Tuesday, 26 June 2012

Subliminal messages

To be able to do something properly, you need to be able to do it without consciously thinking about it.


So my job is sometimes to talk (and get my pupil to talk) about any old bollocks as long as it's nothing to do with the task at hand.

Hence, we might be driving down the road, and dealing with stuff, and if my pupil can do that while talking about football or the film they watched last night or whatever, that tells me a lot about where they're really up to.

And so it was that yesterday, my pupil, Ben, was driving home through Tranmere. It was about quarter past six in the evening.

"What would you like for tea?" I asked him.

Ben wasn't sure.

"In the best of all possible worlds", I added.

Ben was still uncertain. We drove along a bit further.

Eventually, he announced that he'd quite like Pizza.

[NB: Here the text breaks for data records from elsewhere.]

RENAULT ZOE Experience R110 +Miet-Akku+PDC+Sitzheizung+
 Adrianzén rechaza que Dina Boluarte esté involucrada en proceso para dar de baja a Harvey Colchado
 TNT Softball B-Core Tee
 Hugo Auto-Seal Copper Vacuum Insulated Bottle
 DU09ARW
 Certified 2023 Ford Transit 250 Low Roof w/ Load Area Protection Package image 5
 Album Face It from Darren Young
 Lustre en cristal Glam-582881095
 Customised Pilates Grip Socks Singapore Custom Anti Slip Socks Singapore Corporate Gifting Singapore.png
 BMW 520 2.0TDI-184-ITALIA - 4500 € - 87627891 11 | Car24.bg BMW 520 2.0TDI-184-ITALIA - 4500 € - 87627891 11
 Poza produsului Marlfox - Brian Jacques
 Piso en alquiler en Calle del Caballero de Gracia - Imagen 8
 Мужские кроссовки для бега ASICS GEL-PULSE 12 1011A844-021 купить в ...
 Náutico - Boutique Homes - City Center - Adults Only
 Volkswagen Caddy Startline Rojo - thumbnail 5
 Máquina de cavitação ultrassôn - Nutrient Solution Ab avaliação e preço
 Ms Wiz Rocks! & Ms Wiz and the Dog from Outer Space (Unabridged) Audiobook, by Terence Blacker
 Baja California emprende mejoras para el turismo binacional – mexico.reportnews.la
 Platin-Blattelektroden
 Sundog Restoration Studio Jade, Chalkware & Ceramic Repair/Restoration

We'd just driven past this defaced hoarding:

Ben, who'd been unconsciously, but diligently reading the road ahead, while consciously contemplating what he'd enjoy eating, was astounded when I pointed out what he'd just passed.

driving lessons in Wallasey?

Update: The hoarding wasn't defaced at all. It was cunningly done that way to make people look at it. Just in case we weren't already aware of them.

I will definately not be buying my car insurance from these annoying bastards.